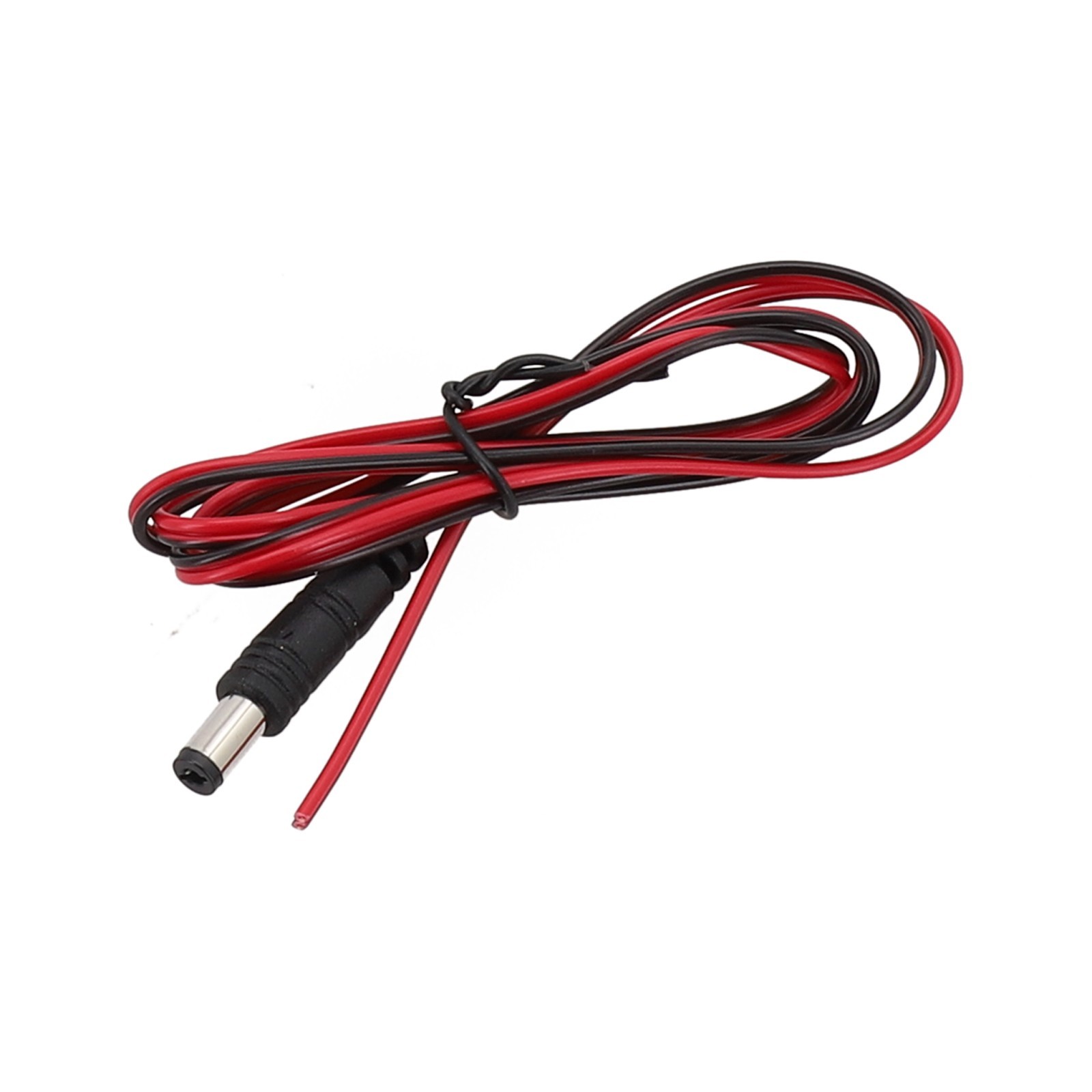 Car Video Cable Cable Video Cable Camera Video Cable Camera & Detection Wire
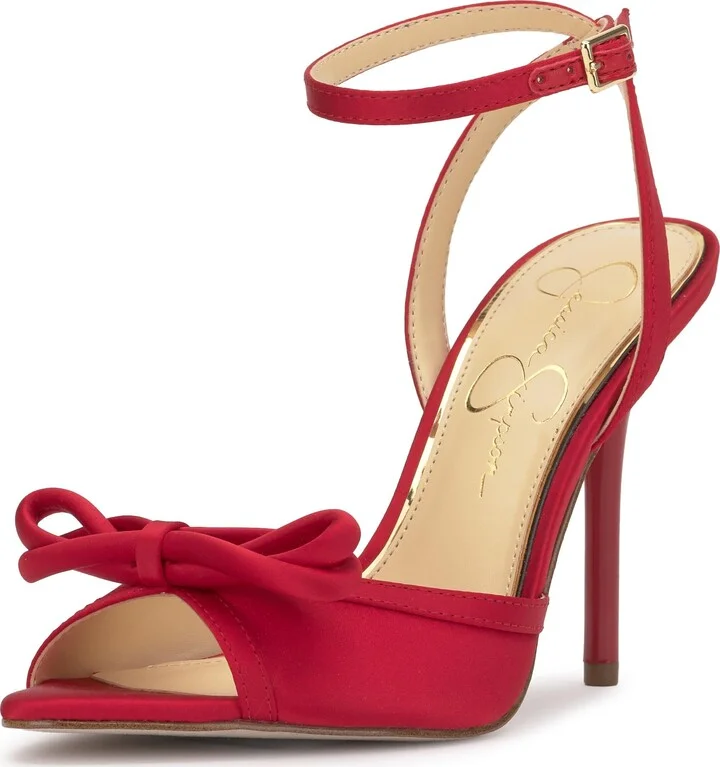 Red Muse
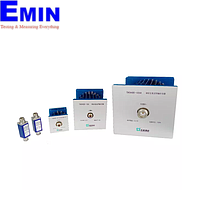 Tunkia TH0410 High Frequency Coaxial Shunt (20 mA, 50 Z)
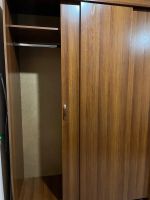 Лот: 21002226. Фото: 4. Шкаф купе. Красноярск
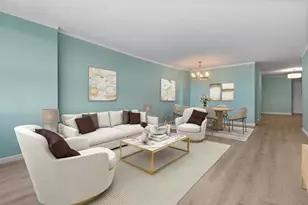 7004 Blvd E, Guttenberg, NJ 07093 - Photo 6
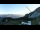 Webcam in Axamer Lizum, 2.5 mi away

::::

Exercise description :: Can the lines from the one with "Лот: 21002226. Фото: 4." to the end of the records above be quoted exactly, both ends included, with every picture omitted?

Problem solution ::
 Лот: 21002226. Фото: 4. Шкаф купе. Красноярск
 7004 Blvd E, Guttenberg, NJ 07093 - Photo 6
 Webcam in Axamer Lizum, 2.5 mi away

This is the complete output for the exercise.